Extract from the entries below, exactly as given, only the lines from the line containing "Heavy Downpour with" to the line containing "Each image was", both lines included.
─── Records provided
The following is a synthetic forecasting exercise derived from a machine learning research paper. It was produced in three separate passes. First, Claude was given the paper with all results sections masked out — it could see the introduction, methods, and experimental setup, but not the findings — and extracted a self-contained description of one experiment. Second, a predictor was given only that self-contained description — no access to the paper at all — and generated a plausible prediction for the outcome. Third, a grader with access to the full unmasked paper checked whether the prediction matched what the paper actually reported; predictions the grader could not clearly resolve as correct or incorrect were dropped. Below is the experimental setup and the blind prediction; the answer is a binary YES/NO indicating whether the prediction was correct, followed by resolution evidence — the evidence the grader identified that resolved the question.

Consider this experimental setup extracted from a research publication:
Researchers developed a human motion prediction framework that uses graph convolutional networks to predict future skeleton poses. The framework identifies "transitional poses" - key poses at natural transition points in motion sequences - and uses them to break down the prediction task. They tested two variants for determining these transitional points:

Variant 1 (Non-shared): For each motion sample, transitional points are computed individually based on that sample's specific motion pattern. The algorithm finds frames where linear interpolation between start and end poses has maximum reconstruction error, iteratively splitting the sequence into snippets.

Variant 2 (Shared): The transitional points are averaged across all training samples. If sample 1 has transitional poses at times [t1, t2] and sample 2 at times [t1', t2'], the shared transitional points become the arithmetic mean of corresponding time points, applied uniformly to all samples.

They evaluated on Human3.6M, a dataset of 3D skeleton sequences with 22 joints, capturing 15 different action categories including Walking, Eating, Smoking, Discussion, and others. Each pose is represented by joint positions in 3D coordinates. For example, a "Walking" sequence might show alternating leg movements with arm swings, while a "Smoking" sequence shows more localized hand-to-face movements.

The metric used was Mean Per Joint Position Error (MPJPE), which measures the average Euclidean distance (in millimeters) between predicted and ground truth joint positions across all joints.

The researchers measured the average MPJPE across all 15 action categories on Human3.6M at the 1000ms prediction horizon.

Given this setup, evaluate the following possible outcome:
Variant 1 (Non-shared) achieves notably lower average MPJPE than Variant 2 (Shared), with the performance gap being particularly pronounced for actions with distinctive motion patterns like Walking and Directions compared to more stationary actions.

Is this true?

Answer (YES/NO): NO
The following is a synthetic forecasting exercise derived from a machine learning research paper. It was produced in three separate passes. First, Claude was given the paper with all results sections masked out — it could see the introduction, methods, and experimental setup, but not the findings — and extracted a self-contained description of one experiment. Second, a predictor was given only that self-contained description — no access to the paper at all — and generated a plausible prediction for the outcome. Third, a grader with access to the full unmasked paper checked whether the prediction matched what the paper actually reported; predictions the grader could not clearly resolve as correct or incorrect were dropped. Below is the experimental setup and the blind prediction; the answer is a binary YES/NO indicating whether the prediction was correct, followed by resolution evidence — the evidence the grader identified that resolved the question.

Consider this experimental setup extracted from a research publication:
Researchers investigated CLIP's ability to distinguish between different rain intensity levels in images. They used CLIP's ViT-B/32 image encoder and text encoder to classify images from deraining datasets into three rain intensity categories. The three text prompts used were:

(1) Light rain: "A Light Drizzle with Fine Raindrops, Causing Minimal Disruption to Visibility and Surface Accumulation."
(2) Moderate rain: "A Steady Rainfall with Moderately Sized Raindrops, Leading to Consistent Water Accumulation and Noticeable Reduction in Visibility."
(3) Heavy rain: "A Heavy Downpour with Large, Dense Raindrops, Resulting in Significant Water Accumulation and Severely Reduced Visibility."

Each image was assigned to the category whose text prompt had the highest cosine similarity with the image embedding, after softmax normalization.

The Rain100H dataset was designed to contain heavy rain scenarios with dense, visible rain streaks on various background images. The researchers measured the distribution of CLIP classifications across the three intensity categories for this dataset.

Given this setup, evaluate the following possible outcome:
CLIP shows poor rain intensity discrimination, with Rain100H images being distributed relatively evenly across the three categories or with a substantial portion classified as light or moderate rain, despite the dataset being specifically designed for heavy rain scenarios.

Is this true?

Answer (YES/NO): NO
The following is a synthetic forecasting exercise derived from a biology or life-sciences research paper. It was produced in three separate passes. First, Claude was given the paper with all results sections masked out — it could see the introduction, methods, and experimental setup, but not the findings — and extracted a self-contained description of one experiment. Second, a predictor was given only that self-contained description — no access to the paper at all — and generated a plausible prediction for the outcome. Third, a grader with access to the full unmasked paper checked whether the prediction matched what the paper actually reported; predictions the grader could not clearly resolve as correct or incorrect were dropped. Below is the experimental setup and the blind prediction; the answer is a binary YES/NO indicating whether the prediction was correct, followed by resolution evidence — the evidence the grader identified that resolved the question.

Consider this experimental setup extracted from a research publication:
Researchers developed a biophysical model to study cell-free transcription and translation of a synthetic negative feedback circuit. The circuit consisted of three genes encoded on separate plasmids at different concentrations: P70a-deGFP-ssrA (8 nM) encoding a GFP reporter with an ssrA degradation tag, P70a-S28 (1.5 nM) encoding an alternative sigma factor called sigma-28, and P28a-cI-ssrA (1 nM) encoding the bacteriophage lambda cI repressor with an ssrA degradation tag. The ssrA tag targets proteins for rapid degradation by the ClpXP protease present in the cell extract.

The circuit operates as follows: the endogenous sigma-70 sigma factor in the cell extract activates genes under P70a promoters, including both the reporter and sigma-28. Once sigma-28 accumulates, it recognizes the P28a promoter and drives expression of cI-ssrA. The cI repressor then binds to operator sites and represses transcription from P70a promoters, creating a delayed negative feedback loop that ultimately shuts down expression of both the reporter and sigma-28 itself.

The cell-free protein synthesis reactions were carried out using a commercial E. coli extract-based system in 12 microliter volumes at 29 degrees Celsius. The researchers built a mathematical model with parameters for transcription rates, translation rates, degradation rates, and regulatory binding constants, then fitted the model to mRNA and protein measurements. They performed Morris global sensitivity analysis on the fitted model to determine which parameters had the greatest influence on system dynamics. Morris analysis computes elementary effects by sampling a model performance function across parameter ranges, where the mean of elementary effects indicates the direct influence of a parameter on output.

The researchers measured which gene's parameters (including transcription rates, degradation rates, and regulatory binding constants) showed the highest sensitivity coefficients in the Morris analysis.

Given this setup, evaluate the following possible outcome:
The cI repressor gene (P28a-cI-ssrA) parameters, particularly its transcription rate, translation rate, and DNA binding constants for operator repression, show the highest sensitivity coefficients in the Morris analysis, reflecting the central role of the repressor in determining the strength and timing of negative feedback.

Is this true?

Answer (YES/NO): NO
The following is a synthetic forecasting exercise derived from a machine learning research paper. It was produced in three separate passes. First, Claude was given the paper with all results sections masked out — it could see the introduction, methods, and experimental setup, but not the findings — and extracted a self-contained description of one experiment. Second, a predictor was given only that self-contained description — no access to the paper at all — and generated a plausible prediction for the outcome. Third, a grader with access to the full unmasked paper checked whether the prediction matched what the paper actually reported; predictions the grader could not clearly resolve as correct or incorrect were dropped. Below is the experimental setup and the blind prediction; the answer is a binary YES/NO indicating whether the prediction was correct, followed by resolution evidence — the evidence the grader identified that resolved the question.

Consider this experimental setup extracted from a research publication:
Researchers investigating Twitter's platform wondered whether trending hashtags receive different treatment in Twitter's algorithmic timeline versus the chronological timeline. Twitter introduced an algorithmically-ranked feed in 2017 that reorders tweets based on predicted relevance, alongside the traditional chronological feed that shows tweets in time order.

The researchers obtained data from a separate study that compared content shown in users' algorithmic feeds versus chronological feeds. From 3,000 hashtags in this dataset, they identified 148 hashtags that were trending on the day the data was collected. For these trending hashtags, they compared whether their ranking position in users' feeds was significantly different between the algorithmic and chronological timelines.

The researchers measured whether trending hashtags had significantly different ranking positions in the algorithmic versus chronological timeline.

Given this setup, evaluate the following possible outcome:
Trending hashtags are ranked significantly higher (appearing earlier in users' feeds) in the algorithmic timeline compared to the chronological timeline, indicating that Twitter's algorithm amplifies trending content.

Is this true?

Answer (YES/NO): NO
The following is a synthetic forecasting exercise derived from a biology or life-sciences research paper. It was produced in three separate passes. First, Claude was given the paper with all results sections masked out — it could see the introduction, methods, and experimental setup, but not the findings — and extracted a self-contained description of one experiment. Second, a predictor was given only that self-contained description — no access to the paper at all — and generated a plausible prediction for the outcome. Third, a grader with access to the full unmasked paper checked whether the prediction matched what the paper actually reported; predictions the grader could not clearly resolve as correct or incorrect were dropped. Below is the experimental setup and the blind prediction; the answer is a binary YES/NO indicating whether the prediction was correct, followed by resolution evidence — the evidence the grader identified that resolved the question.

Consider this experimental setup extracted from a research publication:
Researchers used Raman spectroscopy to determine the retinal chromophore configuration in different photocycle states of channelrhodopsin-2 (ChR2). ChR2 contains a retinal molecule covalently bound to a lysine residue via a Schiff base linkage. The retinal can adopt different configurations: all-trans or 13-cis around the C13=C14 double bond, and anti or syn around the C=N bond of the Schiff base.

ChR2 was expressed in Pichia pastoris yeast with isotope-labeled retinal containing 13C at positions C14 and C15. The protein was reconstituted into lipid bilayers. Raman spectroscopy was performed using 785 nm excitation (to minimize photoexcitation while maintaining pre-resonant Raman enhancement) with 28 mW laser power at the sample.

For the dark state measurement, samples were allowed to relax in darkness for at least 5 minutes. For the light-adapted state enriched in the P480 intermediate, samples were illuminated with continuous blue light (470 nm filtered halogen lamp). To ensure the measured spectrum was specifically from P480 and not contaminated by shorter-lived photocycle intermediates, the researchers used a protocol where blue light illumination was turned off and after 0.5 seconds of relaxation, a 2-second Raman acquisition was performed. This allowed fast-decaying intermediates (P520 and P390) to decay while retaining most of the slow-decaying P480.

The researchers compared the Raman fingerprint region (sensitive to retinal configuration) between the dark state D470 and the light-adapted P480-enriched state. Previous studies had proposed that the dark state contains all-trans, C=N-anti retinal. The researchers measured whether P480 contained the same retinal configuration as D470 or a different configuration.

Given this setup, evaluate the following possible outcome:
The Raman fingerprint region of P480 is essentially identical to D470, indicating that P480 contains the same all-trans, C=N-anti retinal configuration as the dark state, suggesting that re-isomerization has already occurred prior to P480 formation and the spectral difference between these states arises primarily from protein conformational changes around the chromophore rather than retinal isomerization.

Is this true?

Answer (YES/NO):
──────
**Solved problem**
(3) Heavy rain: "A Heavy Downpour with Large, Dense Raindrops, Resulting in Significant Water Accumulation and Severely Reduced Visibility."

Each image was assigned to the category whose text prompt had the highest cosine similarity with the image embedding, after softmax normalization.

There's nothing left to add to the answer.